**** 文档正文 ****

• pg-xl 的基本方式安装与使用


    os: centos 7.4
    pgxl:pg.version ‘10.3 (Postgres-XL 10alpha2)

    pgxl 是一款非常实用的横向扩展的开源软件,继承了很多pgxc的功能,在replication 和sharding 方面有着非常棒的用处。
    pgxl 不严格的说是 pgxc的升级加强版。是对官方 postgresql 的版本的修改提升,为大牛点赞。

    Global Transaction Monitor (GTM)
    全局事务管理器,确保群集范围内的事务一致性。 GTM负责发放事务ID和快照作为其多版本并发控制的一部分。
    集群可选地配置一个备用GTM,以改进可用性。此外,可以在协调器间配置代理GTM, 可用于改善可扩展性,减少GTM的通信量。

    GTM Standby
    GTM的备节点,在pgxc,pgxl中,GTM控制所有的全局事务分配,如果出现问题,就会导致整个集群不可用,为了增加可用性,增加该备用节点。当GTM出现问题时,GTM Standby可以升级为GTM,保证集群正常工作。

    GTM-Proxy
    GTM需要与所有的Coordinators通信重点内容,为了降低压力,可以在每个Coordinator机器上部署一个GTM-Proxy。

    Coordinator
    协调员管理用户会话,并与GTM和数据节点进行交互。协调员解析,并计划查询,并给语句中的每一个组件发送下一个序列化的全局性计划。
    为节省机器,通常此服务和数据节点部署在一起。

    Data Node
    数据节点是数据实际存储的地方。数据的分布可以由DBA来配置。为了提高可用性,可以配置数据节点的热备以便进行故障转移准备。

    总结:
    gtm是负责ACID的,保证分布式数据库全局事务一致性。得益于此,就算数据节点是分布的,但是你在主节点操作增删改查事务时,就如同只操作一个数据库一样简单。
    Coordinator是调度的,将操作指令发送到各个数据节点。
    datanodes是数据节点,分布式存储数据。

    规划如下:
    node1 192.168.56.101 gtm,gtm-proxy,coordinator1,coordinator2

    node2 192.168.56.102 datanode
    node3 192.168.56.103 datanode

    在网上了解是都是把 coordinator 和 datanode放在一起,本次实验没有放在一起,运行结果完全ok。

****

[执行任务] 按照文档正文,为了降低 GTM 的压力,可以在哪里部署 GTM-Proxy? 下列资料取自另一个来源。

**** 所给信息 ****

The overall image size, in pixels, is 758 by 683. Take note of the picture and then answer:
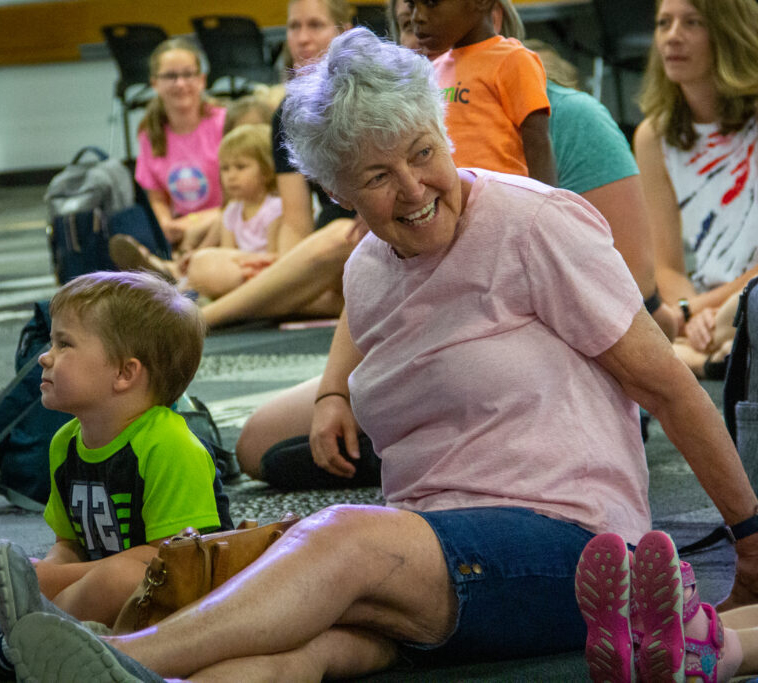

****

[练习结果] 可以在每个 Coordinator 机器上各部署一个 GTM-Proxy。